» **Excerpt to read**:
Data Science and Machine Learning Interview Handbook/

...

Time Series Data

Practice implementing ARIMA, incorporating seasonality with SARIMA, and handling outliers using statistical techniques.

We'll cover the following...

Time series data plays a vital role in monitoring sensor-driven environments like manufacturing. From forecasting machine behavior to catching unusual patterns, the ability to model trends and clean noisy signals is a core data science skill. Let’s get started.

Implement ARIMA for manufacturing sensor data

In manufacturing environments, sensors continuously monitor equipment conditions such as temperature, vibration, pressure, etc. This implementation helps predict future values and detect trends. To support predictive maintenance and identify anomalies, you’re asked to forecast future sensor readings using a classic statistical model: ARIMAUntitledConcept1.

This is a question frequently asked by industrial analytics companies like GE Digital, Siemens, and manufacturing-focused AI startups.

Can you show how you would implement an ARIMA model for manufacturing sensor data? The implement_arima() function starts at line 8.

» **Stated task A**:
Answer these questions about the time series excerpt:
(i) What equipment conditions do manufacturing sensors monitor?
(ii) Which kinds of companies frequently ask the ARIMA question?
(iii) At which line does the implement_arima() function start?
» **Stated task B**:
Can you sum up the time series excerpt in two sentences?
» **Stated task C**:
Would you repeat the time series excerpt between "In manufacturing environments, sensors" and "starts at line 8.", inclusive?
The listing after this point comes from a different source than the time series excerpt.

» **Raw data**:
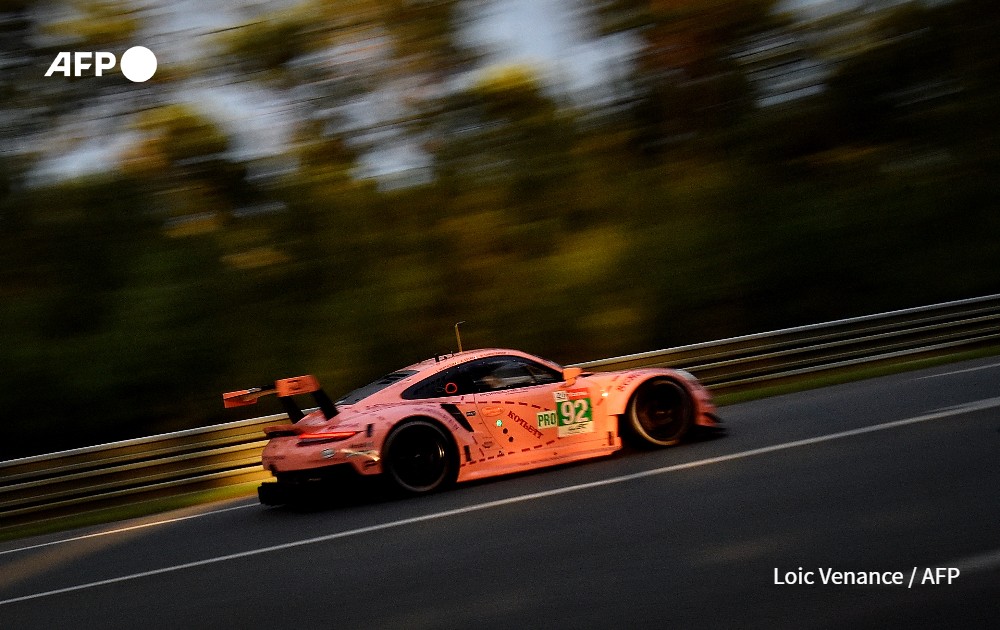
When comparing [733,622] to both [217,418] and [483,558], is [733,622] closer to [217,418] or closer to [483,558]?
[483,558]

» **Full solution A**:
(i) Temperature, vibration, pressure, etc.
(ii) Industrial analytics companies like GE Digital, Siemens, and manufacturing-focused AI startups.
(iii) Line 8.

» **Full solution B**:
Time series data is vital for monitoring sensor-driven environments like manufacturing, where modeling trends and cleaning noisy signals is a core data science skill. The excerpt poses an interview question, frequently asked by companies such as GE Digital and Siemens, on implementing an ARIMA model to forecast manufacturing sensor readings for predictive maintenance and anomaly detection.

» **Full solution C**:
In manufacturing environments, sensors continuously monitor equipment conditions such as temperature, vibration, pressure, etc. This implementation helps predict future values and detect trends. To support predictive maintenance and identify anomalies, you’re asked to forecast future sensor readings using a classic statistical model: ARIMAUntitledConcept1.

This is a question frequently asked by industrial analytics companies like GE Digital, Siemens, and manufacturing-focused AI startups.

Can you show how you would implement an ARIMA model for manufacturing sensor data? The implement_arima() function starts at line 8.